Here, the first text image may be an original text image obtained directly from the acquisition end without any processing, or may be an image of the original text image after image processing (such as filtering processing, brightness processing, and the like) for facilitating image recognition is performed on the original text image.

In the step, for example, a first text image containing a target title searched by a user can be directly obtained through an image collector such as a camera and a scanner; a first text image containing a target topic searched by a user may also be retrieved from memory. The target topic in the first text image may only contain text (such as a reading topic of a senior level), may only contain a pattern (such as a kindergarten topic), and may also contain both text and a pattern (such as a geometric topic), and the present invention is not limited in particular.

S2, rotating the first text image according to N preset rotation angles to obtain N rotating images;

in order to improve the accuracy of direction estimation, the method respectively rotates the first text image according to a plurality of preset rotation angles to obtain a plurality of rotation images, and inputs the plurality of rotation images into a direction estimation model to estimate the preset rotation angle (namely, the correction direction) to which the first text image needs to be rotated when the direction of the first text image is corrected.

The rotation of the first text image may be performed in a synchronous rotation manner, or a rotation effect may be achieved by image processing, for example.

Illustratively, this step may include:

s21, converting the first text image into a first text image matrix;

in one embodiment, python, matlab, etc. may be used to convert the first text image into a corresponding first text image matrix.

And S22, performing matrix operation on the first text image matrix to obtain N rotation matrixes corresponding to the N rotation images.

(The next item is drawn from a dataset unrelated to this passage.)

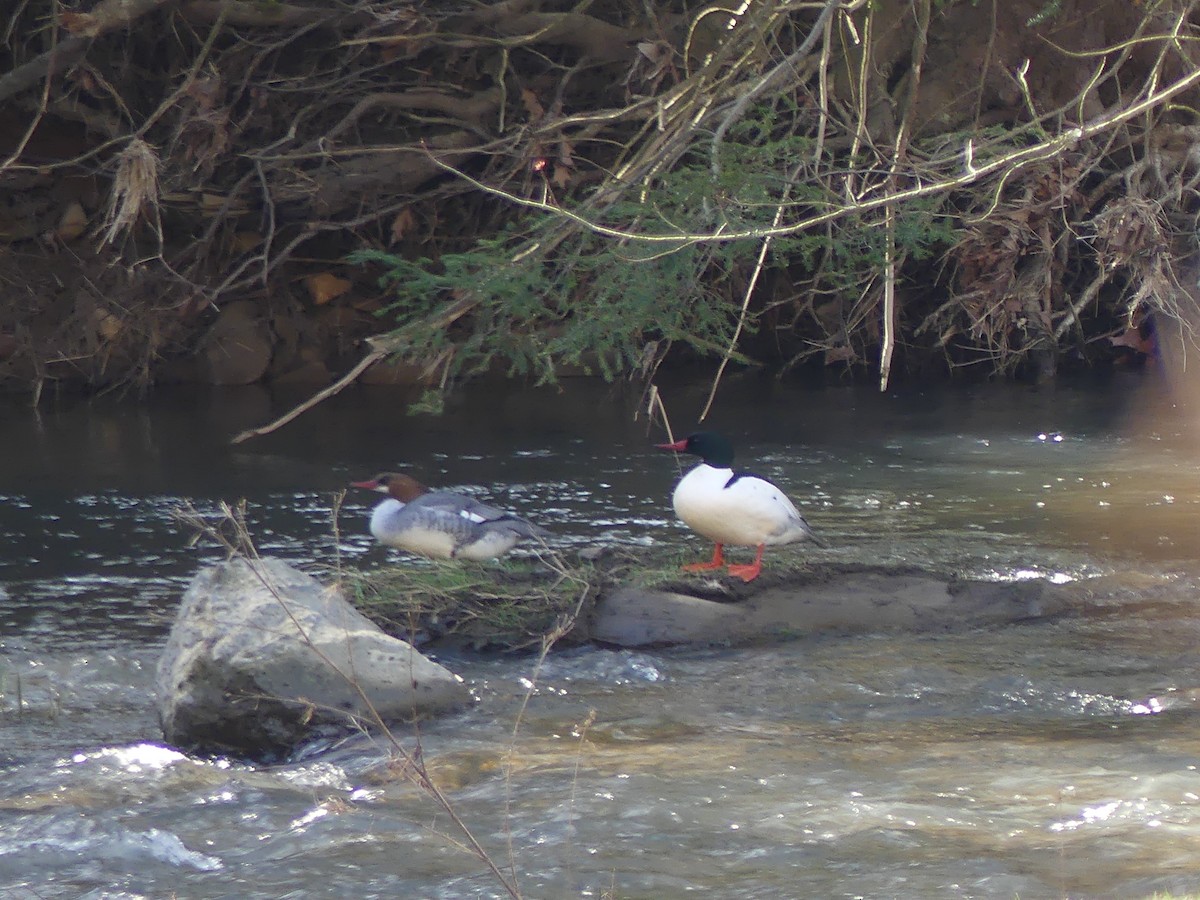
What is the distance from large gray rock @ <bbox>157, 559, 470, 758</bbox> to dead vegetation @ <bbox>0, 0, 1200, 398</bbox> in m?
2.00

The predetermined rotation angle herein refers to a preset angle corresponding to the rotation of the first text image from the starting direction to the ending direction. The number N of predetermined rotation angles is a natural number equal to or greater than two. Obviously, in the present invention, the greater the number of the predetermined rotation angles, the higher the correction direction estimation accuracy of the direction estimation model, but the greater the calculation amount of the model. In order to balance the estimation accuracy and the calculation amount, the present invention preferably selects the number N of the predetermined rotation angles to be four, including: the first text image orientation is not rotated, the first text image orientation is rotated 90 degrees in the first direction, the first text image orientation is rotated 180 degrees in the first direction, and the first text image orientation is rotated 270 degrees in the first direction. The first direction may be a clockwise direction or a counterclockwise direction.

The following describes the rotation process of the first text image with reference to fig. 2a to 2e, taking the first direction as the clockwise direction as an example.

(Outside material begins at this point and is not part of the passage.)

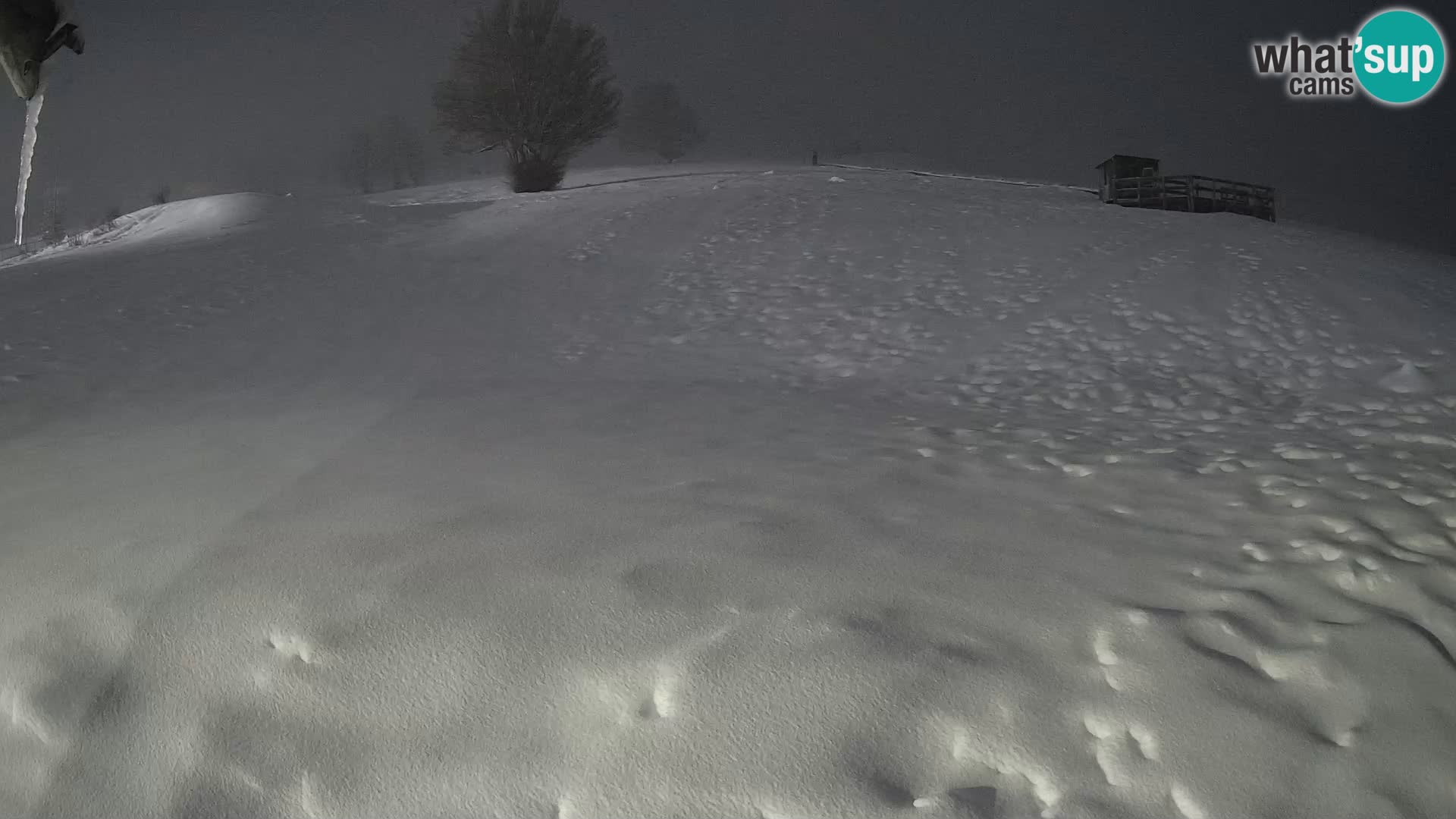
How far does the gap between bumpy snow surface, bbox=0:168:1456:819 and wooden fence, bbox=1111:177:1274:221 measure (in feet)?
33.0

As shown in fig. 2a as the first text image, for convenience of explaining the rotation process, the starting direction of the first text image may be preset, for example, the starting direction of the first text image is set as the left-to-right reading direction of the characters and/or patterns in the first text image, i.e. the left-to-right direction indicated by the arrow OA in fig. 2 a. In this way, the rotation for the first text image can be referenced to the starting direction of the first text image. The first preset rotation angle is zero degrees, the first text image matrix is directly used as the first rotated image matrix for the first text image without rotating, and fig. 2b is a first rotated image obtained by not rotating the initial direction OA of the first text image. The second preset rotation angle is 90 degrees clockwise relative to OA, and for 90 degrees clockwise rotation of the first text image, the matrix elements can be axisymmetrically processed by using a vertical bisector of the transposed matrix as a symmetry axis after the first text image matrix is transposed, so as to obtain a second rotated image matrix. Fig. 2c is a second rotated image obtained by rotating the first text image start direction OA by 90 degrees in a clockwise direction.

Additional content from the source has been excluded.